**Spatial question records**.
......

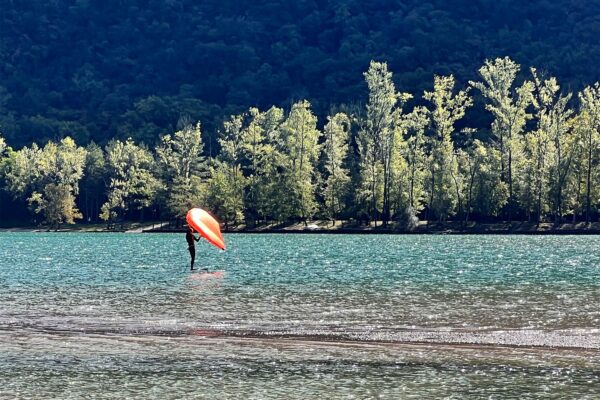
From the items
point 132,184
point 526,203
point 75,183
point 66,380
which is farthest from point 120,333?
point 75,183

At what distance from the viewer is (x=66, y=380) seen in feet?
69.5

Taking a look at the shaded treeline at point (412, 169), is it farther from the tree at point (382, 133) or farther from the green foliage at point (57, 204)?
the green foliage at point (57, 204)

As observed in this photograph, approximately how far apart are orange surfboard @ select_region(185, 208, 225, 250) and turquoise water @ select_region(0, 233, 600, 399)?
8624 millimetres

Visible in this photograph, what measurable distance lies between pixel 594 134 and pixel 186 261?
290 feet

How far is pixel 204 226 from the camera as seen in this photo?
2464 inches

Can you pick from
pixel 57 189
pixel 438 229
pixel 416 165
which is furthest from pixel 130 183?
pixel 438 229

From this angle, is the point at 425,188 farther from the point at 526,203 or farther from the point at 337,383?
the point at 337,383

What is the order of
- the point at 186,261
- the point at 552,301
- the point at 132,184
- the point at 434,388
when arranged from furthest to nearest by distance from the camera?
the point at 132,184 → the point at 186,261 → the point at 552,301 → the point at 434,388

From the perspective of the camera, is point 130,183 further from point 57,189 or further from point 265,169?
point 265,169

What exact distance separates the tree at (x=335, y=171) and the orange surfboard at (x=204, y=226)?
87.2 metres

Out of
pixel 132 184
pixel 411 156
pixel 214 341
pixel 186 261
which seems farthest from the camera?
pixel 132 184

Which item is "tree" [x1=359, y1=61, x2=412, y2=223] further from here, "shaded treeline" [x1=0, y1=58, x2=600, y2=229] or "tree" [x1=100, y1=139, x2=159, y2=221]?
"tree" [x1=100, y1=139, x2=159, y2=221]

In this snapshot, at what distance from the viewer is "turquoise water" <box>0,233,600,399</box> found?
20.5m

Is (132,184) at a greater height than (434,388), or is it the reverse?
(132,184)
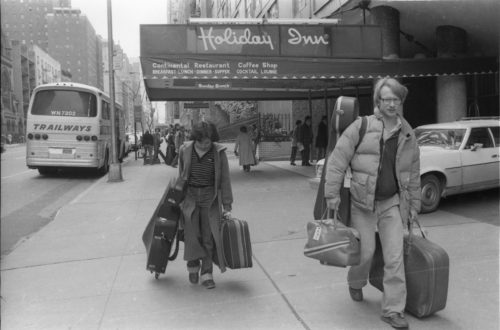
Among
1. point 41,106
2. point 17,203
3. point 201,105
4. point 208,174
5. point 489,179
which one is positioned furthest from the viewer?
point 201,105

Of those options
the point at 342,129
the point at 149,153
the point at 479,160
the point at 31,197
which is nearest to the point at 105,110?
the point at 149,153

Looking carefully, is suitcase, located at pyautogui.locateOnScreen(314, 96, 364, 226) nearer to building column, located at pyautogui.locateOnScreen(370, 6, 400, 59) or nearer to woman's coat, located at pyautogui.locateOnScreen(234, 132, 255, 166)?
building column, located at pyautogui.locateOnScreen(370, 6, 400, 59)

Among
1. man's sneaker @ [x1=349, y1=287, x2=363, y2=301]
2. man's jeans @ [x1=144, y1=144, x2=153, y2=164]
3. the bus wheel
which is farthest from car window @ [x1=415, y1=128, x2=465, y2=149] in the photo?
man's jeans @ [x1=144, y1=144, x2=153, y2=164]

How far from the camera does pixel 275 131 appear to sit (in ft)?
72.7

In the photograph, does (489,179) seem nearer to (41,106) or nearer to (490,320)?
(490,320)

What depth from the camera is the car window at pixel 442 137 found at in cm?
853

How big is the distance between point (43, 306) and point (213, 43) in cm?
781

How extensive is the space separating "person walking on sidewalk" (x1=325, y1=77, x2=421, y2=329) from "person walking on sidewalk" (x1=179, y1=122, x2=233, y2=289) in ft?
4.22

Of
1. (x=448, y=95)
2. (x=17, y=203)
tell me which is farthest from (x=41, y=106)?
(x=448, y=95)

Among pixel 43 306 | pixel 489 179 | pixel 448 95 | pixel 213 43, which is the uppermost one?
pixel 213 43

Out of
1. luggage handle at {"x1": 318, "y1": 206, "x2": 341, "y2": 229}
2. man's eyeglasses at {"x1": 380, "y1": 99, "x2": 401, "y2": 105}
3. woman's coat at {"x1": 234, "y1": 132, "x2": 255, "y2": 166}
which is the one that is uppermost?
man's eyeglasses at {"x1": 380, "y1": 99, "x2": 401, "y2": 105}

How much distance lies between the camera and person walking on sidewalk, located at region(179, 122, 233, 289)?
183 inches

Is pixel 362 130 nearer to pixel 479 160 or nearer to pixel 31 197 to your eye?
pixel 479 160

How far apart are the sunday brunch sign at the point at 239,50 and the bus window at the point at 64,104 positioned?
554 centimetres
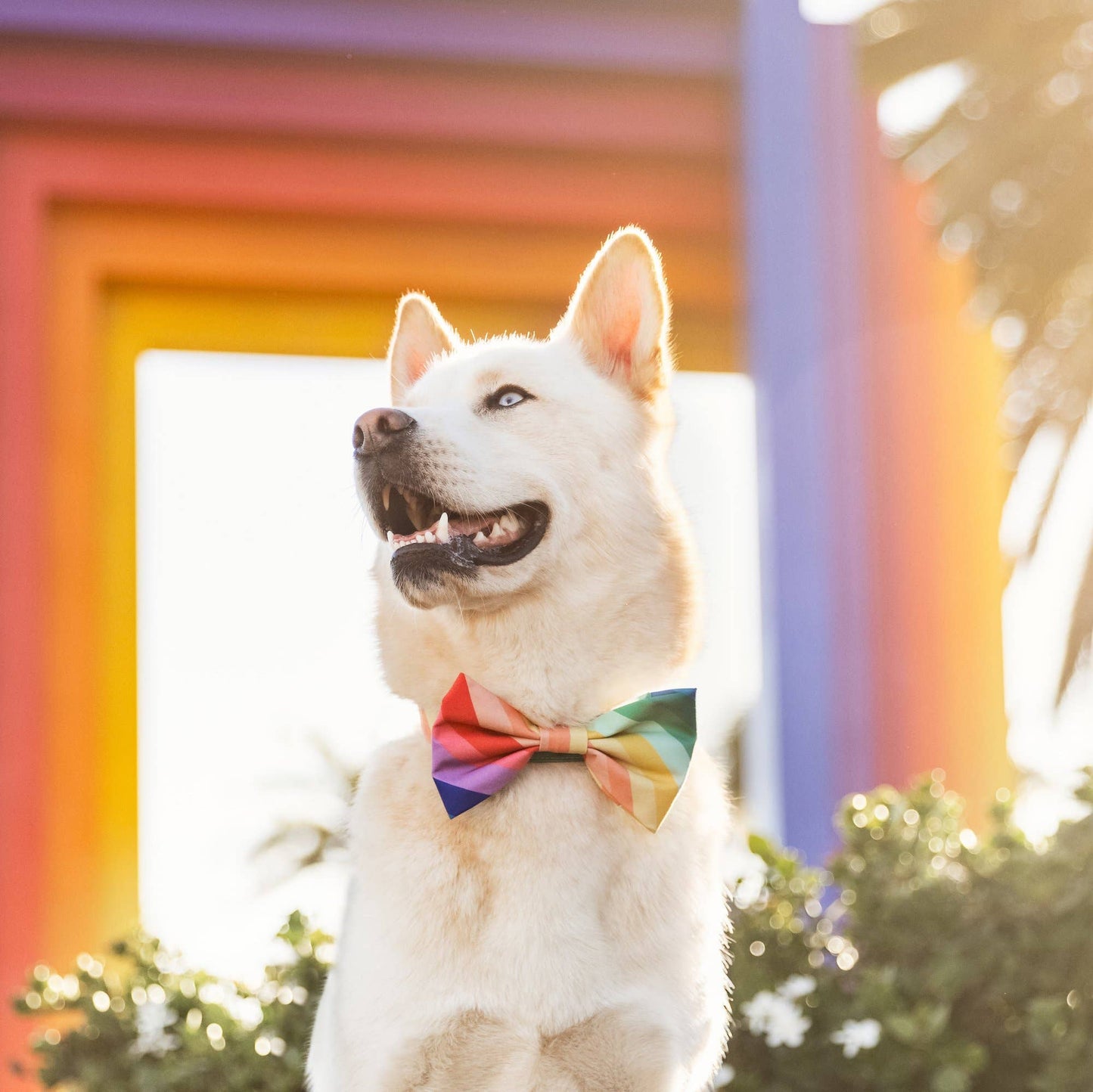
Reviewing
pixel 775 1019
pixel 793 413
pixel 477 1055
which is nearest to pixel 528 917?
pixel 477 1055

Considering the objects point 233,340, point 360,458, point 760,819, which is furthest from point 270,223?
point 360,458

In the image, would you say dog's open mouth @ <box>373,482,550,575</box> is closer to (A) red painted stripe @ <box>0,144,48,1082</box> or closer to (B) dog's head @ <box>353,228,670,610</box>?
(B) dog's head @ <box>353,228,670,610</box>

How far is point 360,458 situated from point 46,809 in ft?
9.63

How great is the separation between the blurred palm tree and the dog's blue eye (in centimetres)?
383

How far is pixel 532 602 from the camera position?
5.51 feet

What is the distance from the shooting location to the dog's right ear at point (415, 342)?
1.95 meters

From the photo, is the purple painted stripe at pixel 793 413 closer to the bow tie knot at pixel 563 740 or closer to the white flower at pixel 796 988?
the white flower at pixel 796 988

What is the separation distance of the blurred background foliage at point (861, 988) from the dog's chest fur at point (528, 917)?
1.20m

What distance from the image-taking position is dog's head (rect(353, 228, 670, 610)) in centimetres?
157

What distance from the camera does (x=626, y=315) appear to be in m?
1.82

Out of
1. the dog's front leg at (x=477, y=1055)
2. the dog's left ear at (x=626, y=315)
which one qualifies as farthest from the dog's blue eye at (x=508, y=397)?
the dog's front leg at (x=477, y=1055)

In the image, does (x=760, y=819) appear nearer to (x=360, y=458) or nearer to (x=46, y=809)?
(x=46, y=809)

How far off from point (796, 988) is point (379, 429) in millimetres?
1869

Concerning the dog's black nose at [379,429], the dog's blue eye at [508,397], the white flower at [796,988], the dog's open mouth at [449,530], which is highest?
the dog's blue eye at [508,397]
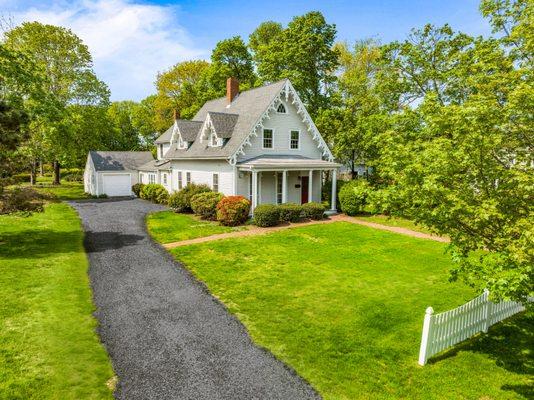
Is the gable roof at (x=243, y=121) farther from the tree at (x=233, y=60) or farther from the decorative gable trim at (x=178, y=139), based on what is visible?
the tree at (x=233, y=60)

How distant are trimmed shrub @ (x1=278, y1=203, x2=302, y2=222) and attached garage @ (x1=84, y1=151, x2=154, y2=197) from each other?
24.5 metres

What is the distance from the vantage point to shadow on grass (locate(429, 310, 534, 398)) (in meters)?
7.80

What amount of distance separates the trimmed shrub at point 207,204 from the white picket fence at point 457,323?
56.3 ft

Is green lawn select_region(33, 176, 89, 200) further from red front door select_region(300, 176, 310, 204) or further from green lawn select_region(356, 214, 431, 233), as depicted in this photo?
green lawn select_region(356, 214, 431, 233)

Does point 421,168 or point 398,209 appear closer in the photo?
point 421,168

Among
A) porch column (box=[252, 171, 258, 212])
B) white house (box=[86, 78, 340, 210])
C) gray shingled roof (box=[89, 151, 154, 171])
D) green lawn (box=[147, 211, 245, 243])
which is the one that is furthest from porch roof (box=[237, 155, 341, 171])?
gray shingled roof (box=[89, 151, 154, 171])

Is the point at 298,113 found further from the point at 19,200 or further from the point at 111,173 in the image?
the point at 111,173

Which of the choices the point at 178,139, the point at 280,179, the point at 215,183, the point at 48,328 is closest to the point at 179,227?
the point at 215,183

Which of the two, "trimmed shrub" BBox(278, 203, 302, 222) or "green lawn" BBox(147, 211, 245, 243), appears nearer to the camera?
"green lawn" BBox(147, 211, 245, 243)

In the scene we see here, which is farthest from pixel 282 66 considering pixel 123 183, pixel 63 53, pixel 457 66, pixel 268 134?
pixel 63 53

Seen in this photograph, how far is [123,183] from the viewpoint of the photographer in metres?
40.2

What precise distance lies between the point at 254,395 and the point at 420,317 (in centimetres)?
588

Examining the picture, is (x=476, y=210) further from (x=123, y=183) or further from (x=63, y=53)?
(x=63, y=53)

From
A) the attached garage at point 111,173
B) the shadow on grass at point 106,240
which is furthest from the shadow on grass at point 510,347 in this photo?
the attached garage at point 111,173
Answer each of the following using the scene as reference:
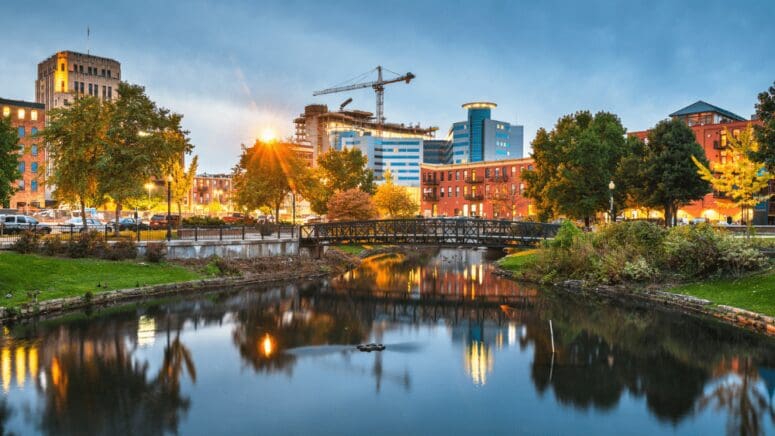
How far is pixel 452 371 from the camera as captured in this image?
66.4ft

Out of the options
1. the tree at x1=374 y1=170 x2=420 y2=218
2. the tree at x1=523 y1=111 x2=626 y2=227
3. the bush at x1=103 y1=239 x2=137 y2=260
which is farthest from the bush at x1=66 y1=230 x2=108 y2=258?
the tree at x1=374 y1=170 x2=420 y2=218

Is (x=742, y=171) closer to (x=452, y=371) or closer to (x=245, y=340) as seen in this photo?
(x=452, y=371)

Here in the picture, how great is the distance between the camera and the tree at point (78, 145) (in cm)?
4053

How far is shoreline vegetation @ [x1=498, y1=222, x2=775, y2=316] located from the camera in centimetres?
2964

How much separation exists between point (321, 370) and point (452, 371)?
4587 mm

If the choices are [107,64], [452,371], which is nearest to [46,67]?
[107,64]

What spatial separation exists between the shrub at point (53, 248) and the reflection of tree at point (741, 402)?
32911mm

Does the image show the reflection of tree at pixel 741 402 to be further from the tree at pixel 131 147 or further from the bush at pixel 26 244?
the tree at pixel 131 147

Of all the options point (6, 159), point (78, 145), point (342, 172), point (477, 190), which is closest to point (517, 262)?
point (342, 172)

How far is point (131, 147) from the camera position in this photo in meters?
42.4

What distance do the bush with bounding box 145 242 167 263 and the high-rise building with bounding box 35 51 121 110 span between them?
120569mm

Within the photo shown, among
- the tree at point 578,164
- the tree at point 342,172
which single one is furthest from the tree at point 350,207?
the tree at point 578,164

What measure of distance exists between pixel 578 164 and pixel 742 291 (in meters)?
25.8

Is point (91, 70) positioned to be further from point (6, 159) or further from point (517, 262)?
point (517, 262)
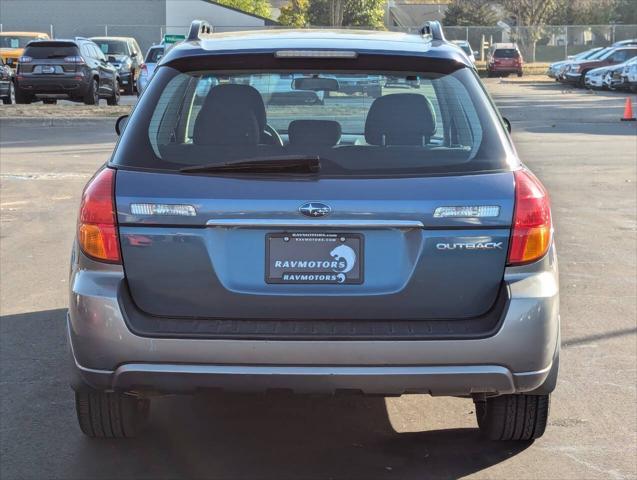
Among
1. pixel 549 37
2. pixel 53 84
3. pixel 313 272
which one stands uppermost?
pixel 549 37

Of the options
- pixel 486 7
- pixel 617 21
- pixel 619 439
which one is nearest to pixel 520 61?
pixel 486 7

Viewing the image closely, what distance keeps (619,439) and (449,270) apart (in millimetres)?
1582

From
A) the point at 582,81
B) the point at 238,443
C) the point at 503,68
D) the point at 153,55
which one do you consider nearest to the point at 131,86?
the point at 153,55

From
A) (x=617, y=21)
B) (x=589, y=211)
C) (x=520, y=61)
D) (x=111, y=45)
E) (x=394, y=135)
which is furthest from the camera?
(x=617, y=21)

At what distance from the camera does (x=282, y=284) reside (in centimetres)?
402

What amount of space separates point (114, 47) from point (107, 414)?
34.4 meters

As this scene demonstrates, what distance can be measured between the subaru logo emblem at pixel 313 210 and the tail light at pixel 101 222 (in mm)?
744

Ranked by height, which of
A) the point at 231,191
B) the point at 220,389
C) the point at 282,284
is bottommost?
the point at 220,389

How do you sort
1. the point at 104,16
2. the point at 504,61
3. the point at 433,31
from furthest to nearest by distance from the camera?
the point at 104,16, the point at 504,61, the point at 433,31

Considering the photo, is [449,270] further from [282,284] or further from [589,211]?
[589,211]

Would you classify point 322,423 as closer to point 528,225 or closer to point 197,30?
point 528,225

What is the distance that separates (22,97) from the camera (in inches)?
1080

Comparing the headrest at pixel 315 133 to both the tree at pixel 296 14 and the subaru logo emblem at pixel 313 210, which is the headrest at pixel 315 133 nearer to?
the subaru logo emblem at pixel 313 210

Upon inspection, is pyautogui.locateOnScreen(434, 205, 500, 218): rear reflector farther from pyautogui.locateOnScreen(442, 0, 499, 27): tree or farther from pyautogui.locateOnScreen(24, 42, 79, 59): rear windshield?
pyautogui.locateOnScreen(442, 0, 499, 27): tree
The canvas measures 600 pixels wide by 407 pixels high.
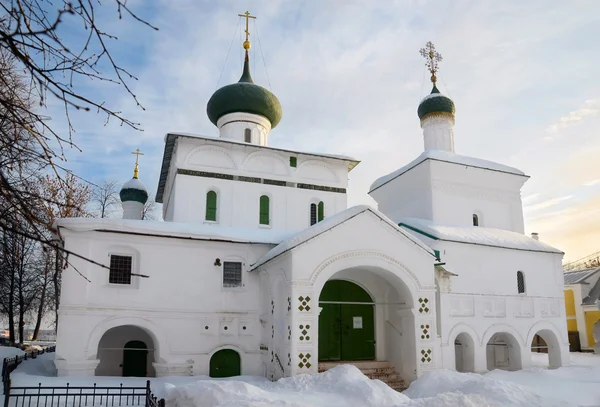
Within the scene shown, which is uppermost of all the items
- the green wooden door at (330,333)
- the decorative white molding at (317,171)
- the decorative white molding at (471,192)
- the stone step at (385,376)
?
the decorative white molding at (317,171)

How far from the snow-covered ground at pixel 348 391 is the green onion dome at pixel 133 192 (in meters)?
8.05

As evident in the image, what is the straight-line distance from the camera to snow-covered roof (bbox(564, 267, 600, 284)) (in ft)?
93.8

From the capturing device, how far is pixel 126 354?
1491 cm

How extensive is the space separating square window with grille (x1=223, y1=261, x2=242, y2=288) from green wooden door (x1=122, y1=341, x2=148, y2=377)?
338 cm

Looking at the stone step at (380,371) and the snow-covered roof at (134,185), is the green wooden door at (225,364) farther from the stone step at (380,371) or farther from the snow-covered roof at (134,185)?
the snow-covered roof at (134,185)

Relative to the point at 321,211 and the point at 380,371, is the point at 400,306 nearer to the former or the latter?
the point at 380,371

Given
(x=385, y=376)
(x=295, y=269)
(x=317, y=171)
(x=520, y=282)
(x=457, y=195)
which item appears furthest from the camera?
(x=457, y=195)

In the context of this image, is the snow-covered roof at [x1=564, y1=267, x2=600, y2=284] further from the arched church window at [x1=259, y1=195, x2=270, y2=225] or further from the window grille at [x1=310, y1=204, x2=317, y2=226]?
the arched church window at [x1=259, y1=195, x2=270, y2=225]

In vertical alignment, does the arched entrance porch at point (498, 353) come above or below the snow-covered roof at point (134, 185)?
below

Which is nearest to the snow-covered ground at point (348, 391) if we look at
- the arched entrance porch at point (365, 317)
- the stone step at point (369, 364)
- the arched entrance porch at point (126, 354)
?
the stone step at point (369, 364)

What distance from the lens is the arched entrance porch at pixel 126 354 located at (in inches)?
578

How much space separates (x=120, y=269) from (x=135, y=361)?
11.4 feet

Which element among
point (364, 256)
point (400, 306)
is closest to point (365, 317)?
point (400, 306)

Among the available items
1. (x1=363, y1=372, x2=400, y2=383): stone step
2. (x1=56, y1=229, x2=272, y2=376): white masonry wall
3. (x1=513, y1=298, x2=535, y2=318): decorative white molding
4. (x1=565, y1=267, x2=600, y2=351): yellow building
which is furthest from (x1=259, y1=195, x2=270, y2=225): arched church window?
(x1=565, y1=267, x2=600, y2=351): yellow building
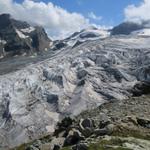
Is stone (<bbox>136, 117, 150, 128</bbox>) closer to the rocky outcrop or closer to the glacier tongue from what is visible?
the rocky outcrop

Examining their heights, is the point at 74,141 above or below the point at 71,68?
above

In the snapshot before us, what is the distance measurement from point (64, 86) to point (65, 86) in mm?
510

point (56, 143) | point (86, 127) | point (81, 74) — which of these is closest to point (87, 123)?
point (86, 127)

......

**Work required**.
Nothing but the lines from the line containing "How much space" through the last line of the records above is to be extracted, exactly and with no pictures.

**Result below**.
How much space separates (x=120, y=269) from (x=135, y=361)?
11.4 feet

Which element among
point (364, 256)
point (400, 306)
is closest to point (365, 317)?
point (400, 306)

Among the available items
1. (x1=363, y1=372, x2=400, y2=383): stone step
2. (x1=56, y1=229, x2=272, y2=376): white masonry wall
3. (x1=513, y1=298, x2=535, y2=318): decorative white molding
4. (x1=565, y1=267, x2=600, y2=351): yellow building
which is furthest from (x1=259, y1=195, x2=270, y2=225): arched church window?
(x1=565, y1=267, x2=600, y2=351): yellow building
Is stone (<bbox>136, 117, 150, 128</bbox>) closer to the rocky outcrop or closer to the glacier tongue from what is visible?
the rocky outcrop

Examining their heights, is the point at 74,141 above or below the point at 71,68?
above

In the snapshot before us, what is the distance measurement from point (64, 86) to point (65, 86) in mm?
510

point (56, 143) | point (86, 127) | point (81, 74) — which of these is closest to point (87, 123)?
point (86, 127)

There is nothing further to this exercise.